Single by Mark Chesnutt

from the album Greatest Hits
- B-side: "The King of Broken Hearts"
- Released: September 30, 1996
- Recorded: 1996
- Genre: Country
- Length: 2:43
- Label: Decca Nashville
- Songwriters: Mark Chesnutt, Roger Springer, Slugger Morrissette
- Producer: Tony Brown

Mark Chesnutt singles chronology
| "Wrong Place, Wrong Time" (1996) | "It's a Little Too Late" (1996) | "Let It Rain" (1997) |

= It's a Little Too Late (Mark Chesnutt song) =

"It's a Little Too Late" is a song co-written and recorded by American country music singer Mark Chesnutt. It was released in September 1996 as the lead single from his Greatest Hits compilation album. The song reached number-one on the U.S. Billboard Hot Country Singles & Tracks chart and peaked at number 5 on the Canadian RPM Country Tracks chart. The song was written by Chesnutt, Roger Springer and Slugger Morrissette.

▸ **Stored data**:
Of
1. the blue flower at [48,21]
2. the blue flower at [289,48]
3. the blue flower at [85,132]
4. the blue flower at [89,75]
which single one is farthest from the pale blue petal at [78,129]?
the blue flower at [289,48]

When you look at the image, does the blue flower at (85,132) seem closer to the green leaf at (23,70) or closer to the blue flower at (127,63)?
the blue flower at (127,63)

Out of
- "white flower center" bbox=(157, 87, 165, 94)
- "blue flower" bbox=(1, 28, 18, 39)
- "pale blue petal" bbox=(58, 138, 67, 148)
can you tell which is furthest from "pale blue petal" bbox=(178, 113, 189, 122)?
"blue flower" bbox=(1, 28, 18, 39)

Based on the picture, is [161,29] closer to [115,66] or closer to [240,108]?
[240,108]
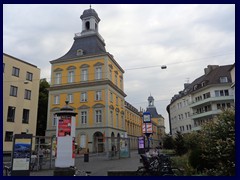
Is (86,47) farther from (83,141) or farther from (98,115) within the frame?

...

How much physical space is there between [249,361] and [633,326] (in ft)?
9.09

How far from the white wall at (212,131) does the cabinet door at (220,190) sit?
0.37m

▸ **Tasks to carry out**:
A - According to the article about "It's a Little Too Late," what position did the song reach on the Canadian RPM Country Tracks chart?
B - Write the next part of the article about "It's a Little Too Late," picking up after its last sentence.

▸ **Task-by-task results**:
A - Number 5.

B -
==Content==
The song describes a narrator whose lover had recently walked out on him, wanting him to be a better man. The narrator keeps stating in his mind that he should have been there for her when she needed him: "I should've done this and I should've done that / I should've been there then she'd have never left / I should've been hangin' on to every word she ever had to say / But it's a little too late, she's a little too gone / She's a little too right, I'm a little too wrong / Now would be a good time to change / But it's a little too late."

In the second verse, the narrator states coming home late, and rather than being angry at him, his lover leaves him.

==Critical reception==
Deborah Evans Price, of Billboard magazine reviewed the song favorably, saying that the song "demonstrates that he can deliver the driving tempo records country radio seems to favor these days without sacrificing any of the traditional country flavor of the music."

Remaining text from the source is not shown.